On June - August 2020 the Caucasus Institute implemented a project called South Caucasus: Politics in Times of Crisis. It was a distance e-learning program for the Armenian youth about the politics in South Caucasus in times of the pandemic aimed at building their capacity for policy analysis. The project was implemented with the financial support of the Embassy of Switzerland in Armenia.
Introduction / Context
States worldwide face a sudden health crisis and the need to react properly and timely. Confronted with the task of containing and overcoming the unexpected pandemic, including the political and economic consequences it entails, governments reacted differently. Armenia, Azerbaijan and Georgia, the three South Caucasus countries are no exception. The reaction to the situation was different due to a variety of factors, reflected in the diverse political, economic, security and socio-cultural configuration of the states in the region.
The educational program examined the ways in which the pandemic outbreak has influenced the political landscape of the region’s countries, their reform agendas, political systems, economic development etc. It analysed the diverse containment policies endorsed by the South Caucasus states and helped to understand the underlying causes. The program also looked into the history and put in the spotlight the crises-overcoming experiences in Europe in the age of industrialization.

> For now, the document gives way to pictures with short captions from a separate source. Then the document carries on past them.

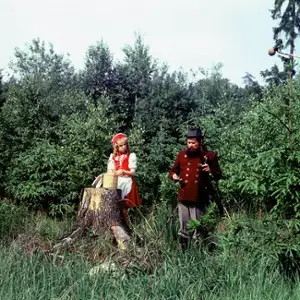 Arabela - galeria zdjęć - filmweb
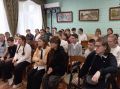 В Ульяновской области набирает обороты проект «Культурное долголетие», направленный на интеграцию культуры в систему здравоохранения и социальной поддержки населения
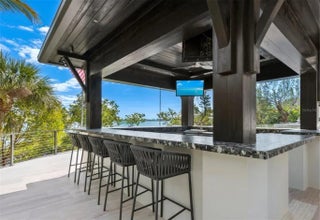 Gulf Shores Realty: 57 2e56419239f5434c4212516e3e9f4972 s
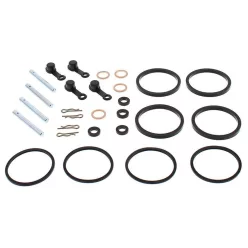 Kit reparație etrier frână All Balls 18-3121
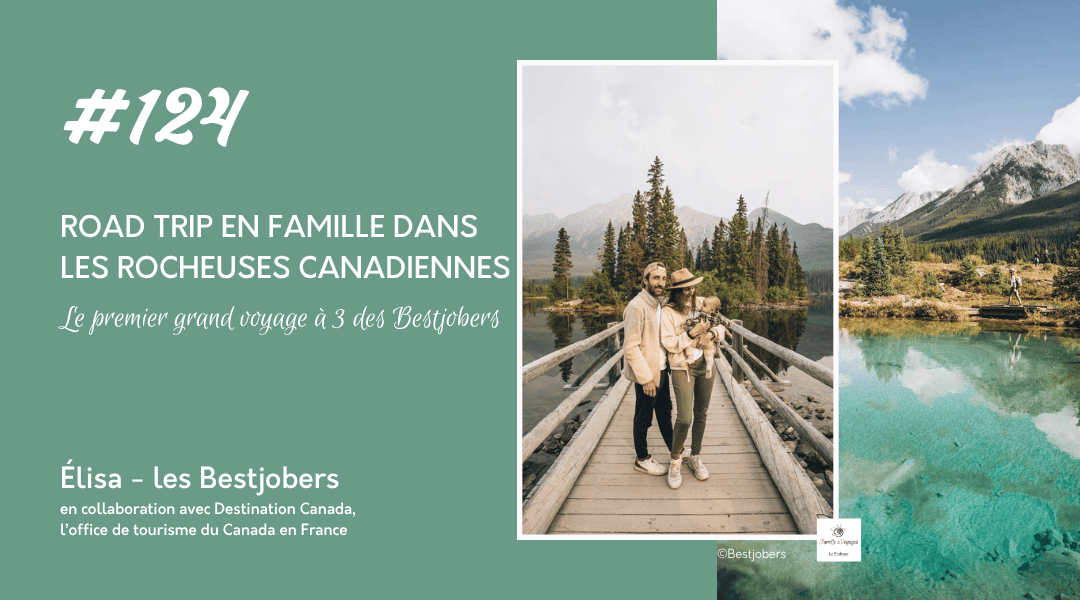 découvrez calgary, la destination surprise du tourisme sportif en 2026, offrant des événements passionnants et une expérience unique pour les amateurs de sport.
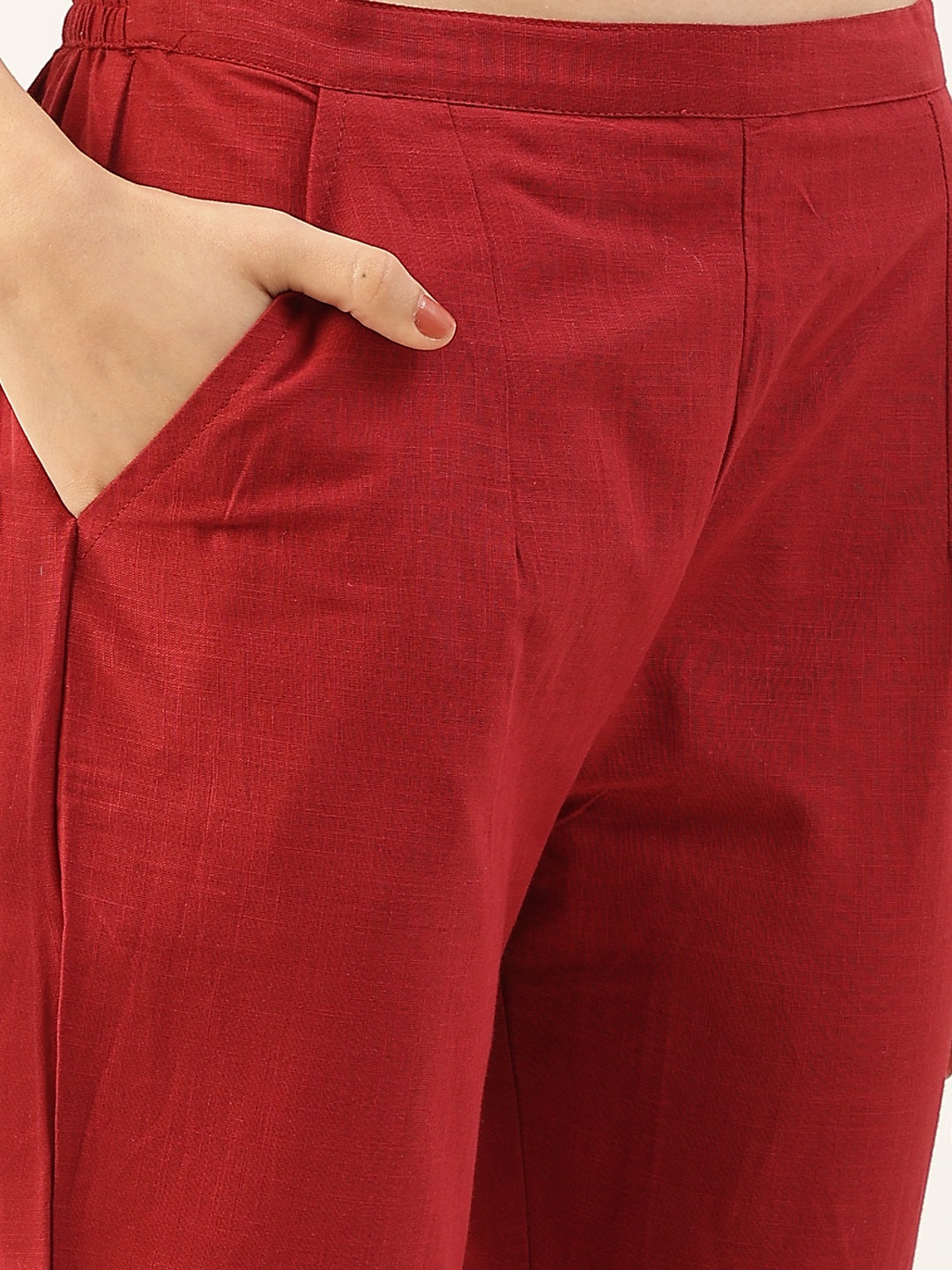 Color_Maroon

The objective of this project was to enable the Armenian youth to understand and interpret the changing political realities in times of crisis. The participants got an alternative viewpoint and a valuable set of up-to-date information which is not yet developed in the institutions of formal education in Armenia.
In the framework of the project a 6-week online course was set up entitled “South Caucasus: Politics in times of crisis” for approximately 30 students, pre-selected via an open call. The course concentrated on understanding the reshaping of politics in South Caucasus in response to the ongoing public health crisis. The educational program targeted the Armenian youth, university students, young researchers and civil society actors.
The CI engaged its staff and invited guest-lecturers from Armenia and abroad to cover a topic each week, including the political and economic impact of the COVID pandemic on the countries of the South Caucasus, the rally-around-the-flag effect in Georgia, Armenia’s stalled reform agenda in the midst of the crisis, damage and risk-mitigating policies endorsed by the states, and a comparative historical perspective on epidemics in Europe starting from the Middle Ages and their impact on politics, economics and society. The weekly lectures were held on the Zoom Video Communications platform. The videos of the lectures were edited and shared on the CI social media pages (Facebook, Twitter, LinkedIn, Youtube). The students received weekly tasks and tests to complete. The tasks and tests were shared with the students via Google drive, and a closed Facebook Page was created for the students and the lecturers to exchange ideas, discuss the questions they did not manage to during the lectures, etc.
The participants were invited to write blog posts on a variety of topics related to the course theme. The best posts were edited and posted on the CI blog, blog.c-i.am. The authors got small rewards. In addition, the participants got online certificates of completion.